Polas turned to look at the head in the holojector as it stared out with seemingly blind eyes. There were no Theocracy soldiers here for Skellor to subvert – but there were people to kill.
‘All of you, get out,’ he said to the personnel in the operations room.
Dale looked up at him, her expression puzzled. Perhaps it was better that way, for when white fire blasted in through the panoramic window, no one but Polas realized what was happening. And he knew it only for the half-second it took for the fire to reach him, and vaporize him along with the rest of the mountain peak.
Jarvellis lifted her hands away from the instrumentation of Lyric II as if it had suddenly become infectious – which, in limited electro-optical ways, it could well have been.
‘Lyric . . . are you all right?’ she asked, frightened that she might not believe the answer.
‘No worms got through,’ replied Lyric II’s AI. ‘The Skellor based its attack program on information gleaned from the cylinder world it burnt out. In my terms it was pretty crude, but only crude in the way that dropping an atomic bomb on your enemy is cruder than creeping up behind him with a knife.’

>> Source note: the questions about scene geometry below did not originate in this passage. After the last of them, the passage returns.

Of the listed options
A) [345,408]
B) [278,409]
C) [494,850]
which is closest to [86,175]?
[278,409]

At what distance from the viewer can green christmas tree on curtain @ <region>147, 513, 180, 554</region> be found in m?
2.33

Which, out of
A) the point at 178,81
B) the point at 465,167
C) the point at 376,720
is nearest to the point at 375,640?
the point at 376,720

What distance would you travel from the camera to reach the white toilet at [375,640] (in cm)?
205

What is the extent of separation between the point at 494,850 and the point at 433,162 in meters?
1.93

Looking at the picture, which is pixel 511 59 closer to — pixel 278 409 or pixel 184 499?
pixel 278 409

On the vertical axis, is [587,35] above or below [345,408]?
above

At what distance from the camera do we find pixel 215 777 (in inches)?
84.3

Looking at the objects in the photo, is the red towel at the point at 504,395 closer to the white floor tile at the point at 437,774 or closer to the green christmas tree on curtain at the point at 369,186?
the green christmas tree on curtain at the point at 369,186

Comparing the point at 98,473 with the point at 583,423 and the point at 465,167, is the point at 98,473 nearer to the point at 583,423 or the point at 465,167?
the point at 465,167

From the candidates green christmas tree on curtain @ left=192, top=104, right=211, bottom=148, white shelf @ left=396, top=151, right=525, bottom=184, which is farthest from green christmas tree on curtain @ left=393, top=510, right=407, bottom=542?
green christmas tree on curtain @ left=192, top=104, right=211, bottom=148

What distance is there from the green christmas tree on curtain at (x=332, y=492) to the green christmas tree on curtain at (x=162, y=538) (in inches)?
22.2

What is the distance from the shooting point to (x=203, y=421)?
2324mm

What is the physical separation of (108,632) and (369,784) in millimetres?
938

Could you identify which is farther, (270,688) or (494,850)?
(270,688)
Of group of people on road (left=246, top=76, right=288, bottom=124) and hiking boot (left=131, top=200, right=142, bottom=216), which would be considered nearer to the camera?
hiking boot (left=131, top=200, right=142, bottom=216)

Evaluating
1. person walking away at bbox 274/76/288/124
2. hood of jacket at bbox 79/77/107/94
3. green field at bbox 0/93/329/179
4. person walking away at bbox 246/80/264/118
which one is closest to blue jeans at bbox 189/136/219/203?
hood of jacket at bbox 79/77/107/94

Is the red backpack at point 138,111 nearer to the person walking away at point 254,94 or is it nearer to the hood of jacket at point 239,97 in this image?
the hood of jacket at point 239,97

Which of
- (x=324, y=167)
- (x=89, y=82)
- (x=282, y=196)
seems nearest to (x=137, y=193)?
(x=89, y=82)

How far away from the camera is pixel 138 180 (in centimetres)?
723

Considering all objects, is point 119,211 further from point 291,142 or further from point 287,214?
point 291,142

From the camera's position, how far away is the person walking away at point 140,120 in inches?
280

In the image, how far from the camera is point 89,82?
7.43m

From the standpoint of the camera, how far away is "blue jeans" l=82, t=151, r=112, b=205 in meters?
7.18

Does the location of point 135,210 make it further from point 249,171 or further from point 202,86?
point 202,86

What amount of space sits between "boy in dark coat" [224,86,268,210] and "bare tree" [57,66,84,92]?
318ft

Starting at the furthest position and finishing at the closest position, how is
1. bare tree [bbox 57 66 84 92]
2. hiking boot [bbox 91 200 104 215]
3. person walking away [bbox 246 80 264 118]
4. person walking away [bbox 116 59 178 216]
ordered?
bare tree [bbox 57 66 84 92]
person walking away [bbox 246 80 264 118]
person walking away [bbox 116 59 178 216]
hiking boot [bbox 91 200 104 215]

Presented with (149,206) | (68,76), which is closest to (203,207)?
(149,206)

‘Your metaphors leave something to be desired,’ Jarvellis replied, glancing over her own shoulder. ‘Remember your language.’
At least the ship’s AI was still hers, but things were far from all right. For the first time in a very long time Jarvellis felt frightened and indecisive. She knew that this was not wholly because of what the AI had referred to as ‘the Skellor’ – it was because for the very first time in ages she had so much to lose.